As a woman who is equally at home lifting a sausage roll as a kettle bell, this is also the season to take up a gym membership, purchase a nutribullet and, two weeks later, ditch the gym and lose the kitchen gadget under a pile of dust and bills.
Every new year my resolution is to not make any resolutions, except for one, the planting of my garlic crop. Traditionally, this is done on the shortest day of the year so it’s in the ground before the frost hits.
This is also the time of year when we need this magical allium more than ever. An excess of fun, if there is such a thing, will inevitably take its toll on your immune system, ditto for the fear of going back to work.
The first week back at work of the new year is said to bring about all manner of crappy feelings and the first sniffles of impending springtime.
Fear not, as garlic is your friend. As a child I remember the grown-ups all taking garlic capsules to ward off colds and flus, then things got more interesting when we discovered the amazing buttery deliciousness of garlic bread.
Garlic and onions are credited with so many cures that we have no excuse not to eat them, they also grow prolifically in our climate so they are cheap and plentiful too.
Garlic can thin the blood, reduce bad cholesterol, and help reduce water retention. As garlic boosts circulation it has long been used as an aphrodisiac or a natural viagra, just maybe make sure your partner has some too, or the garlic breath might have the opposite effect.
Garlic tea is great to nuke a flu from orbit and garlic lovers will be familiar with the ‘garlic feet’ approach to curing a cold. The bulb is best eaten raw, of course, and if you’re tough enough, a peppery clove, bitten and swallowed almost whole, once a day will give you the best protection against colds and flu that you can get.
If you want to walk on the wild side, try making up this delicious concoction as a morning-after cure, or just a punchy drink to set you up for a good night out, otherwise omit the vodka and you have a super-healthy and retro drink. Use locally grown, plump garlic.
Garlic Virgin Mary/Bloody Mary
500ml good quality tomato juice
1 lemon — juiced
1 lime — juiced
1 tblsp Worcestershire sauce
2 garlic cloves — crushed
1 teaspoon tabasco
Sea salt and black pepper
1. Place all the ingredients, except for the seasoning and vodka, in a blender and whizz everything up.
2. Season to taste and pop this in the fridge and leave it for at least an hour for the flavours to infuse.

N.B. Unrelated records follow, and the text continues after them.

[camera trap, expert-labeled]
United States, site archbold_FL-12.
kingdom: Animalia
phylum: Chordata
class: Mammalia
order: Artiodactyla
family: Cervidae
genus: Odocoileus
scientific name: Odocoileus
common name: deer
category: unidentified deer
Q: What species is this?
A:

This mixture will keep for a week in the fridge.
3. Mix 200ml or so of the Virgin Mary mix with vodka, if having vodka, and mix with a celery stick, leaving the stick in the glass.

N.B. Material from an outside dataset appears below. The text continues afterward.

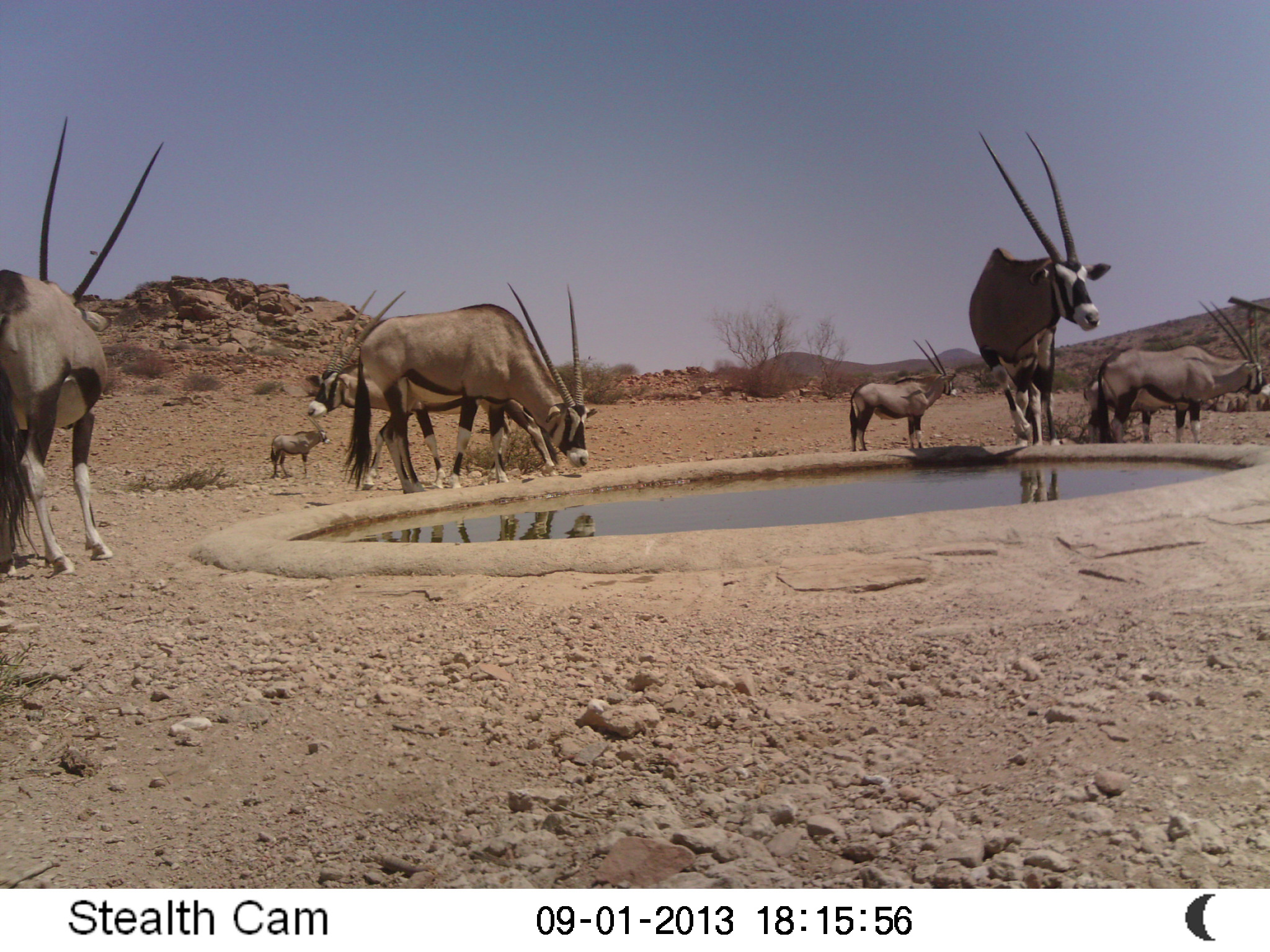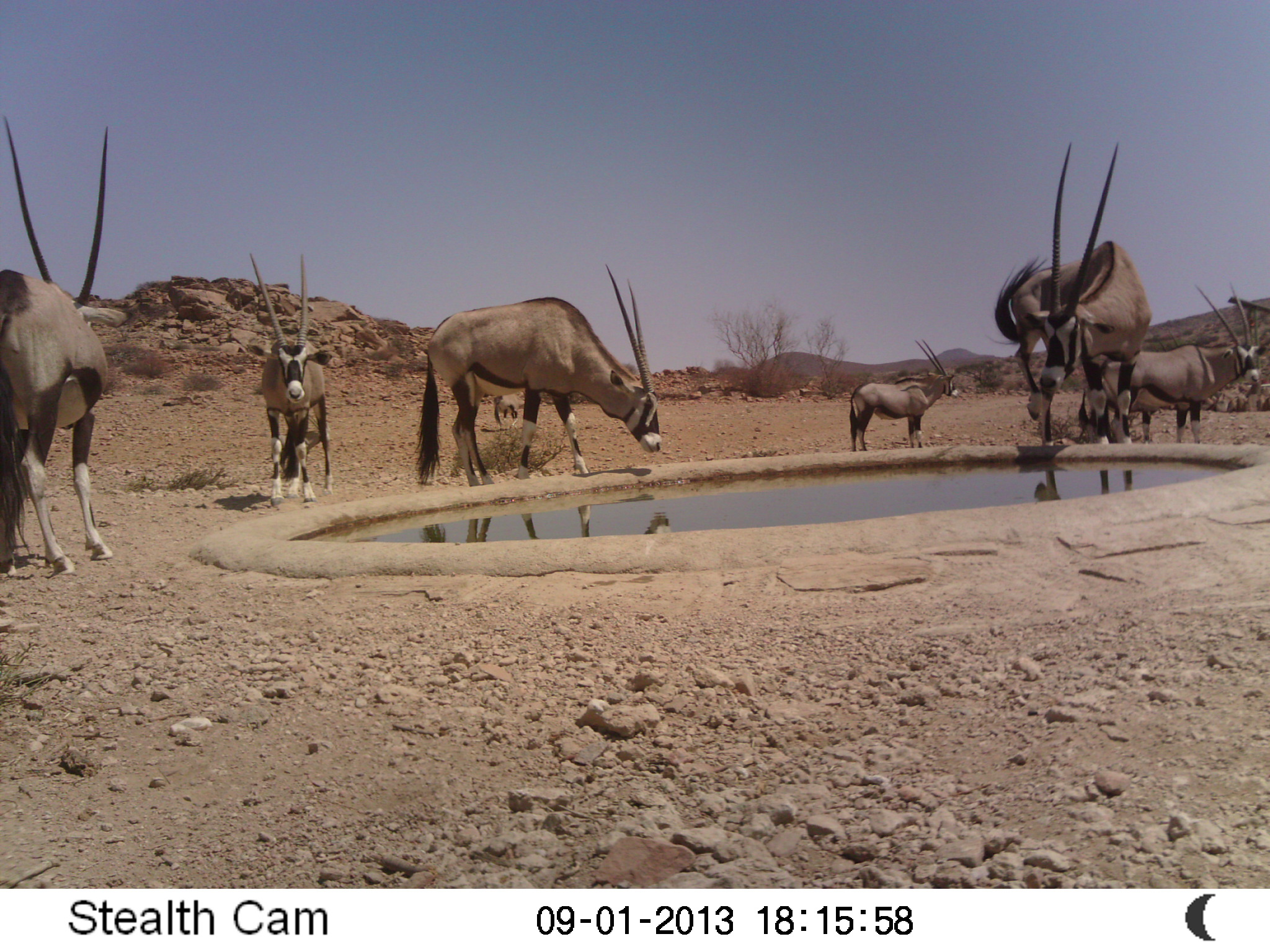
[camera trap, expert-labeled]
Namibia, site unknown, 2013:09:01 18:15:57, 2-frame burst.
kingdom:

Pour 250ml boiling water over four roughly chopped cloves of garlic and leave to infuse for five minutes or so. Juice a lemon and add this along with a tablespoon of apple cider vinegar and some honey to taste.
Drink this as often as you can when you’re hit by a cold or flu virus, eating all the chopped up garlic at the bottom of the cup.
Garlic or onion feet
Yes it’s bizarre but I’ve done it and it speeds up recovery from colds and flu. As the feet are the exit route for many toxins in the body, using garlic or onions on the feet helps to draw them out while also injecting a healthy dose of ancillin to boost recovery.
Although garlic is effective, onions have many similar properties and I use them as they are easier to cut to size.
Place two strips of cling film on the floor, about 50cm in length each. In the centre of each place a layer of sliced onions, long enough to go from the top of your foot to the bottom.
Place one foot on top of the onions and now wrap your foot up like a breakfast roll and carefully put on a thick sock, repeat the process with the other foot. Hobble off to bed and have a great sleep — your bed will smell like a packet of crisps, however.
Remove your onion feet wrappings in the morning and wash those hooves well, and hopefully, you will be feeling much better.